On Wednesday of this week, the Missouri legislature is meeting for an override session. Unique to state legislatures, this is when the legislature has a chance to override any veteos issued by the governor.
The main fight on the docket is a right-to-work bill that embattled Governor Jay Nixon vetoed in June. The vote passed with a majority in both chambers, where Republicans hold a "super majority." Strictly along party lines, they have enough votes to override anything Nixon vetoes.
Though they have the votes, in theory, whether they can corral all their members to vote for the measure is up in the air.
And labor is fighting back. Hard. They've even tapped former Missouri House Speaker Steve Tilley, a Republican, to do their lobbying.
Teamsters President James P. Hoffa, KCUR reports, at a rally last week, said: "'Some people say unions have too much power,' Hoffa said as he raised his fists at the podium. 'I say we need a hell of a lot more.'" Phil Gruber, General Vice President of the International Association of Machinists, said at a rally (where he was wearing camoflauge) that "he was going to war (to fight 'right-to-work')."
Newly a part of the SEC, Missouri is unique: North meets South, East meets West. With St. Louis called the "Gateway to the West", the state is not easy to pigeonhole. Until recently, the state was a relaible Presidential bellweather, but since 2000, it has voted Republican in every presidential election.

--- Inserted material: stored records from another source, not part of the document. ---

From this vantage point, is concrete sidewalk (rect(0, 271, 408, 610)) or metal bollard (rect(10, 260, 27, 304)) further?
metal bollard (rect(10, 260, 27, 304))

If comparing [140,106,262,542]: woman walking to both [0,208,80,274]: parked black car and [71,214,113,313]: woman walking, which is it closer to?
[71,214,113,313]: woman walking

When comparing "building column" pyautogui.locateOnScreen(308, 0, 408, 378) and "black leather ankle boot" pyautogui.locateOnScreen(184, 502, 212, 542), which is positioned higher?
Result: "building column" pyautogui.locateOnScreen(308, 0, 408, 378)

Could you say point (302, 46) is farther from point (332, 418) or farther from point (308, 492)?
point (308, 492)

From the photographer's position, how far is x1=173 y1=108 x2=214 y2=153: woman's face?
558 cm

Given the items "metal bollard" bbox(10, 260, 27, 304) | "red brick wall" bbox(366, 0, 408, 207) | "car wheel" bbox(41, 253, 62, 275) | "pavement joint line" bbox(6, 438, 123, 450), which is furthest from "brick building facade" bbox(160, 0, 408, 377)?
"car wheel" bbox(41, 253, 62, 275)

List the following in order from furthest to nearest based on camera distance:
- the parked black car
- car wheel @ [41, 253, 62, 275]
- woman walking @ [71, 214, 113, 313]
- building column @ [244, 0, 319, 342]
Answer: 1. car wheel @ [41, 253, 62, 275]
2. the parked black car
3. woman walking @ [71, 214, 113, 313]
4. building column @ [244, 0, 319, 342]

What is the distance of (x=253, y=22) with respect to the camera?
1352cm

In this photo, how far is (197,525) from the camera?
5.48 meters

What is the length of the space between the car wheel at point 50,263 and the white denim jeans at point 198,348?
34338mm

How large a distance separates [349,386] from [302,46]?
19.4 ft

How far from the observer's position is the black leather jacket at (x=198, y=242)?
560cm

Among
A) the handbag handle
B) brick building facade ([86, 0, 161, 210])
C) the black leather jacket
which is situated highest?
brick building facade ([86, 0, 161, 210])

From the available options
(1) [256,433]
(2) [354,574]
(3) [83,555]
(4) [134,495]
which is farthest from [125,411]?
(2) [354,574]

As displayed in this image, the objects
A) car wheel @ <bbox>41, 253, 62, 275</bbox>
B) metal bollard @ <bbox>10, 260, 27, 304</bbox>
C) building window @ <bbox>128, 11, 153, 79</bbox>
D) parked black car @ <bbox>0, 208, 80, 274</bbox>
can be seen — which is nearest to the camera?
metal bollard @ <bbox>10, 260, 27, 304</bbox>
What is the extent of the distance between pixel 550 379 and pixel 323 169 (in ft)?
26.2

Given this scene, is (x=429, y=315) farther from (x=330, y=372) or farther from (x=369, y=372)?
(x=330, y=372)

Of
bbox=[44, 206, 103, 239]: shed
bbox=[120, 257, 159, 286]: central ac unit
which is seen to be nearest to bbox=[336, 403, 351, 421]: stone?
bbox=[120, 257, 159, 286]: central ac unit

The state has two major urban centers, St. Louis and Kansas City. The cities have seen their population decline over recent decades, with the outerlying suburbs growing. There are a smattering of small to mid-size cities in between, but they are the book-ends to a rural/small-town mix of cities.
Unions still have a fair amount of power in the Show-Me State, and this is mostly an urban vs. rural fight. But with the changing of Missouri's electorate, Republicans are hoping now is the time to give unions a crippling blow by joining the 25 other right-to-work states.

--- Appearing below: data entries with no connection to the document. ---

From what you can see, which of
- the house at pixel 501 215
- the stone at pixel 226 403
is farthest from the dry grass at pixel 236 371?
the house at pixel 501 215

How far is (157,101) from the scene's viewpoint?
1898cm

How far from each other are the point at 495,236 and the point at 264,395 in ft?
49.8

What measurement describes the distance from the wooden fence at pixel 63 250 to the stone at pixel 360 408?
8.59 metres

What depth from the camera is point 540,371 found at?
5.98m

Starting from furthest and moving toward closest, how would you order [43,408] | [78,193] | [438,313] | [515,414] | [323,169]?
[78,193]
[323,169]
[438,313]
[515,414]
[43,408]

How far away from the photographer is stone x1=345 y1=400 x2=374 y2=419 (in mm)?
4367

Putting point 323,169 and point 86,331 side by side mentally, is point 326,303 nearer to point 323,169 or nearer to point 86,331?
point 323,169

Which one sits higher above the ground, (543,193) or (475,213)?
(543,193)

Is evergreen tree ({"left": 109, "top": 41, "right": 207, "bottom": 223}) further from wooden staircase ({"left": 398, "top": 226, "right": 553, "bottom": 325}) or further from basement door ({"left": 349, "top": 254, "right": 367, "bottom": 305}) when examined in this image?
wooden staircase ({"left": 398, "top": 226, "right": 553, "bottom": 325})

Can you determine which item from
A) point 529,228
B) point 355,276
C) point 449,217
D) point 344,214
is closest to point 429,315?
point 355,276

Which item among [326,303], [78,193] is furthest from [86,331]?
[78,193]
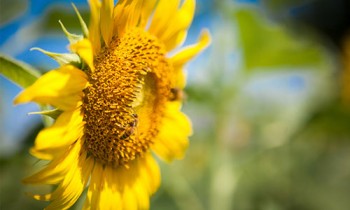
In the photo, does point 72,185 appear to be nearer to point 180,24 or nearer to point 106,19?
point 106,19

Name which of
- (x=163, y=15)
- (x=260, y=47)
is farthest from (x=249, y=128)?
(x=163, y=15)

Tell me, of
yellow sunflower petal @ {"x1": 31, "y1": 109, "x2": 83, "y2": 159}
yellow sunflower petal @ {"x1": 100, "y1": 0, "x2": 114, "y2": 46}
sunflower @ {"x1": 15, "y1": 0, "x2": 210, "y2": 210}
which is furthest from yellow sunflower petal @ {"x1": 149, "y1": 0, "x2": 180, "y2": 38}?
yellow sunflower petal @ {"x1": 31, "y1": 109, "x2": 83, "y2": 159}

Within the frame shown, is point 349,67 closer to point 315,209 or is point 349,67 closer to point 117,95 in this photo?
point 315,209

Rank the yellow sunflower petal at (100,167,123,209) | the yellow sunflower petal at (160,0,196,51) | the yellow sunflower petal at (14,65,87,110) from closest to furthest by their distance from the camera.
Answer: the yellow sunflower petal at (14,65,87,110) → the yellow sunflower petal at (100,167,123,209) → the yellow sunflower petal at (160,0,196,51)

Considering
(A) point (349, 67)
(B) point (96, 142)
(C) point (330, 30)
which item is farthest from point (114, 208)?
(C) point (330, 30)

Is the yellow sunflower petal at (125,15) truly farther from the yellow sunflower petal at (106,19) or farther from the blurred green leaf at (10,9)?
the blurred green leaf at (10,9)

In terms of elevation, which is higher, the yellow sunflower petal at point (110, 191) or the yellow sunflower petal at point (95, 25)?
the yellow sunflower petal at point (95, 25)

Sources close to the Missouri legislature tell THE WEEKLY STANDARD the votes are there in the Senate to override the veto, but the House, which is likely to act first on the override, is where things are somewhat uncertain. Quoted in the Washington Examiner, Rep. Bill Lant said "We are very, very close."
How close? Nobody will say on the record.
Rep. Chuck Basye told the Columbia Tribune:
“I have been told we have the numbers to override, and I have been told we are not even close,” Basye said. “Behind the scenes there is a lot of wheeling and dealing going on, but I am not part of it.”
Basye has heard from union members in his district that it will cost him support. “If this costs me the election, so be it,” he said.
This is what Republicans in Missouri are counting on. In recent years, Republican pushes for a partial-birth abortion ban and right-to-carry legislation have drawn warnings that they might suffer at the ballot box if they overstep their bounds. Yet, Republicans keep winning.
With incumbent Nixon on his way out, Missouri Republicans are seeking to put one of their own back in the governor's office, and the right to work fight has consequences for the next election.
That's the rub: Lots of the initial "no" votes from Republicans came from freshmen legislators. Others are on the fence because the unions, aided by former Speaker Tilley, are promising to give them money and endorse them.
Defeating Nixon on right to work in the veto session puts vulnerable suburban Republican legislators in a bit of a bind: Who would you like to have challenging you next election, the labor unions or the business lobby?